Text:
========

Optical motion capture systems are a very popular method of precisely recording an athlete’s movements. Based on markers attached directly to the skin or to a special suit, it is possible to capture both the participant’s body and additional objects such as the tennis racket. The obtained information is often used to verify movements and the athlete’s progress, and develop a new training method or adjust the current one to the newest requirements. Changing the three-dimensional position of the markers allows to observe even the smallest movements with high accuracy. Additional biomechanical models allow the calculation of additional analogous parameters such as angles and moments. The whole set gives a sophisticated tool for sport analysis.

Machine learning using convolutional neural networks is currently undergoing great progress in action recognition [2,3,4]. Moreover, images are often processed using graphs, where a given pixel denotes the node of the graph, connected to the adjacent pixels. This approach has achieved a great success especially in human motion recognition, because the joints in the image correspond to the human topology. That is why in the research GNNs are connected with convolutional networks (GCNs). Spatial-Temporal Graph Neural Networks (ST-GNNs) are often used in image and video processing, especially for identifying human action patterns [5,6,7,8,9], but also for image classification [10] or semi-supervised learning [11]. This method is of great interest, because it is able to perform automatic analysis based on spatial configuration and by temporal dynamics.

In tennis there are two basic shots: forehand and backhand, which are performed during all matches and training. Recognition of these movements is important in the quantitative analysis of tennis players. In this paper the authors combine a sophisticated method of acquisition together with convolutional neural networks. The new method is proposed for recognising of two basic tennis movements. The ST-GCN network was selected to challenge the above task. It was also to verify how data fuzzyfication affects final recognition. Recognition of the shots is performed on the basis of images obtained from the 3D tennis movements recorded by Vicon motion capture system (Oxford Metrics Ltd, Oxford, UK). The images contain the participant of the study together with the tennis racket. The main aim of this paper is to prove the thesis that “the use of fuzzy input graphs for ST-GCN improves the recognition of forehand and backhand tennis shots relative to graphs without fuzzy input”.

========

Exercises:
**A.** Which specific tasks does the text on tennis shot recognition name as uses of Spatial-Temporal Graph Neural Networks, alongside image and video processing in general? List them.
**B.** In the text on tennis shot recognition, which system was used to record the 3D tennis movements?
**C.** Write what follows the last sentence of the text on tennis shot recognition.

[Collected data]
========

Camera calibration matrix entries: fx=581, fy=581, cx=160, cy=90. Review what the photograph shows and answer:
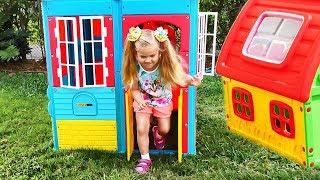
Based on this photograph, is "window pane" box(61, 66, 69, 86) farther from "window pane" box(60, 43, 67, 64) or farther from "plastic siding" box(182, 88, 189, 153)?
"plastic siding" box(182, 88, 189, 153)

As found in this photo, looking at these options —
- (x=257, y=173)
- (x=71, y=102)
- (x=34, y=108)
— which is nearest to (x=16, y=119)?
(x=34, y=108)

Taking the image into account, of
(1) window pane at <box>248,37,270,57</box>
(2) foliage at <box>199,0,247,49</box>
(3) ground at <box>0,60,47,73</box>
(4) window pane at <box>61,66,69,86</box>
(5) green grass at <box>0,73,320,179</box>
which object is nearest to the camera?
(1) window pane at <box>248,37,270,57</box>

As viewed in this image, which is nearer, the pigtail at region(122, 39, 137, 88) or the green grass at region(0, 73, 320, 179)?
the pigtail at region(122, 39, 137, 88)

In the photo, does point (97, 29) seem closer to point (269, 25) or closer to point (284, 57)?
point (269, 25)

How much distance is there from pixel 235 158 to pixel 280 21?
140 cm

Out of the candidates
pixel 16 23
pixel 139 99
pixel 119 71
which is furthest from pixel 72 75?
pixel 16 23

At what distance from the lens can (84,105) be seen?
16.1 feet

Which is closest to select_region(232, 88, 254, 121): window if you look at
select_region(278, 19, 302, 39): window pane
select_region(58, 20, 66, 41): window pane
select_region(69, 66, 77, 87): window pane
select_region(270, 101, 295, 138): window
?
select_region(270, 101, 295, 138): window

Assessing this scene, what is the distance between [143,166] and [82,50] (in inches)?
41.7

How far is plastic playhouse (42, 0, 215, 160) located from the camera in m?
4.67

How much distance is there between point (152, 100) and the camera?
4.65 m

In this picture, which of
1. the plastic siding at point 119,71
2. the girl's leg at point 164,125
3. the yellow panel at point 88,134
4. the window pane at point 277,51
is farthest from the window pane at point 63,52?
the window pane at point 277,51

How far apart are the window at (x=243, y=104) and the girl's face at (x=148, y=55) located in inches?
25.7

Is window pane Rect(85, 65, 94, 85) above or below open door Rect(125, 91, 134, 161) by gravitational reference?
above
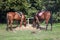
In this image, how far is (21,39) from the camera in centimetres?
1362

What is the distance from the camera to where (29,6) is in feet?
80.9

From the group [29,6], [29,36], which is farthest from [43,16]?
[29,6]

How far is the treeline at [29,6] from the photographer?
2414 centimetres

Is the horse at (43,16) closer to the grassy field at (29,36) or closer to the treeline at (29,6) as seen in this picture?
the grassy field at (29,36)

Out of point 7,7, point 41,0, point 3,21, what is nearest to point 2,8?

========

In response:
**A.**
Identifying human action patterns
Image classification
Semi-supervised learning

**B.** The Vicon motion capture system (Oxford Metrics Ltd, Oxford, UK).

**C.**
Deep neural networks are very widely used in recognising human movements. Convolutional Neural Networks (CNNs) play an important role in the study of skeleton-based action recognition [12,13]. This task employs Recurrent Neural Networks (RNNs). The end-to-end hierarchical RNN is proposed for skeleton-based action recognition in [14]. A fully connected deep Long Short-Term Memory (LSTM) network is introduced in [15]. This is used to learn the co-occurrence features of skeleton joints. A two-stream RNN architecture to model both temporal dynamics and spatial configurations for skeleton-based action recognition is proposed in [16]. Two different structures for the temporal stream: a stacked RNN and a hierarchical RNN, designed according to human body kinematics, are explored. An ensemble temporal sliding LSTM (TS-LSTM) network for skeleton-based action recognition is used to capture short-, medium- and long-term temporal dependencies, and even spatial skeleton pose dependency [17]. The study of a model with spatial reasoning and temporal stack learning (SR-TSL) based on the SYSU 3D Human-Object Interaction dataset is described in [18]. It was in 1997 that a neural network was first combined with graphs [19]. There are four types of graph neural networks: recurrent graph neural network, convolutional graph neural network, graph autoencoders, and spatial-temporal graph neural network [5].

CNNs have recently been used in the spectral domain relying on the Laplacian graph [20,21]. In [10,22,23] the authors apply the convolution directly on the graph nodes and their neighbours, which construct the graph filters on the spatial domain. The graph convolutional neural networks are applied to skeleton-based action recognition in [6]. The model of dynamic skeleton Spatial-Temporal Graph Convolutional Networks (ST-GCNs) is formulated on top of a sequence of skeleton graphs, where each node corresponds to a joint of the human body and there are two types of edges: the spatial ones, which conform to the natural connectivity of joints and the temporal ones, which connect the same joints across consecutive time steps. The authors propose several principles in designing convolution kernels in an ST-GCN in order to use it for skeleton modelling [6]. ST-GCNs automatically learn both the temporal and spatial features from the skeleton data and achieve remarkable performance in skeleton-based action recognition. An ST-GCN just learns local information on a certain neighbourhood, but does not capture the correlation information between all the joints (i.e., global information). A model of dynamic skeletons called attention module-based-ST-GCN introduces global information. The attention module brings stronger expressive power and generalisation capability [24].

Li et. al. [8] propose a new model for the hand gesture graph convolutional network (HG-GSN) based on the previous work. The skeleton-based action recognition based on a two-stream adaptive graph convolutional network is described in [25]. A novel graph convolutional networks-hidden conditional random field (GCN-HCRF) model is presented in [9]. It retains the spatial structure of human joints from the beginning to end.

Another application of GCNs on images is visual question answering that explores the answers to the questions about images [26]. GCNs are exploited to understand the visual relationships among the objects which are on the images, which helps to characterise the interactions among them [27]. An architecture of GCN and LSTM are proposed to explore the visual relationships for image capturing [28].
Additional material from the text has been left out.